Tani ne chercha pas à le détromper : il avait parfaitement raison. Désireux de se venger de ses multiples attaques mais peu créatif, il avait décidé de piéger à son tour le shampoing de Brewster avec une potion de Ratatinage. Or, comme chacun sait, la potion mal préparée peut tourner au poison ; Cunningham, qui s'était bêtement planqué dans un placard sans fenêtre pour la préparer en douce, en avait respiré les vapeurs jusqu'à s'écrouler raide mort sur son chaudron, mettant au passage le feu aux caisses de détergent magique stockées dans le placard. Fallait vraiment être con.

« T'as eu de la chance de mourir avant que ton corps commence à brûler, observa Tani. J'imagine pas la tronche qu'aurait un fantôme à moitié cramé, mais ça doit pas être beau à voir. »

Cunningham ne put qu'en convenir. C'était triste, tout de même, de finir comme ça, à son âge. Tani était un peu peinée pour lui. Juste un peu.

« Mimi Geignarde commence à me courir après », l'informa-t-il, presque pour se vanter.

Tani ricana.

« Tu m'étonnes ! Tu dois être le plus beau fantôme mâle du château !

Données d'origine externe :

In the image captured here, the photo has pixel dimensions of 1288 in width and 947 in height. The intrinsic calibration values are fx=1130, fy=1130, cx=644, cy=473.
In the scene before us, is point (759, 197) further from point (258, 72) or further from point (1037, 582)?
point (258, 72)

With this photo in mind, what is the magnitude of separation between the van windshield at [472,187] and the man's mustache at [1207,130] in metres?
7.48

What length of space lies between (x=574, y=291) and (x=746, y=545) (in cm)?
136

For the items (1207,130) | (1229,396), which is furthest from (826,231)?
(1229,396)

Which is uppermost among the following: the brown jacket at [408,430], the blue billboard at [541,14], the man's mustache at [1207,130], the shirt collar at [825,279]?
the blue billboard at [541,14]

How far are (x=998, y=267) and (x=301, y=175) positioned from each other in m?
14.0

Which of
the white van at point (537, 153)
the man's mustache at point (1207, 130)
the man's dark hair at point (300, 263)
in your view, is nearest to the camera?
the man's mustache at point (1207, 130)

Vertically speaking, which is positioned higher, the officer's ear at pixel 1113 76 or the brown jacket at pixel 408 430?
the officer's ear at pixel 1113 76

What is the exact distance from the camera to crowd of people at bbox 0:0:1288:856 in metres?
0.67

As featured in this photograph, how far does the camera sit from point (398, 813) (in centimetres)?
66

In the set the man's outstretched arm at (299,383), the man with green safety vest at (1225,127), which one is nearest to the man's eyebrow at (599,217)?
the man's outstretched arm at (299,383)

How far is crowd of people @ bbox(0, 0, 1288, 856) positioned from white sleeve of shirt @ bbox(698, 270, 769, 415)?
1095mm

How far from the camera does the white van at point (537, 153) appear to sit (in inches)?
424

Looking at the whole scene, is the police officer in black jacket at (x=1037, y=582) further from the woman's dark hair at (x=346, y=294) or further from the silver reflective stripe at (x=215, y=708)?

-En tout cas, je ne suis pas lardé de coups de poignard, ni à-moitié décapité.

-Tu viendras voir le Quidditch ? demanda-t-elle.

-Si je peux. J'ai pas encore essayé de sortir du château, avoua-t-il en baissant les yeux.

-Faut que tu maintiennes une vie sociale, affirma Tani, sinon tu vas virer comme le Baron Sanglant. Un fantôme dépressif, c'est déjà bien assez !

-Je pourrais peut-être hanter les matches ? », suggéra Cunningham.

Tani réfléchit.

« Ça, ce serait original ! Mais je ne suis pas sûre qu'en plein jour on te voie beaucoup. Par mauvais temps, peut-être. Après, si tu viens pour le plaisir du sport, on s'en fiche qu'on te voie ou pas.

-Je pourrais te hanter, toi aussi », ajouta-t-il, l'air menaçant.

Tani haussa les épaules.

« Si ça te fait plaisir. Tu te lasseras avant moi – sauf si je trouve un moyen de t'exorciser. Je suis sûre qu'il doit y avoir un bouquin là-dessus quelque part. »

La mort semblait avoir un effet apaisant sur Cunningham : son hostilité envers Brewster était retombée, peut-être parce qu'elle était la seule à venir lui parler depuis que son spectre s'était mis à flotter dans les couloirs de Poudlard.

Tani, quant à elle, n'avait plus de raison de le persécuter, sauf s'il mettait sa menace de hantise à exécution. Elle ne pensait pas qu'il le ferait ; en tout cas pas très longtemps. Comme aimait à le dire son grand-père au terme d'une cérémonie funèbre parfaitement orchestrée : « Tout est bien qui finit bien ».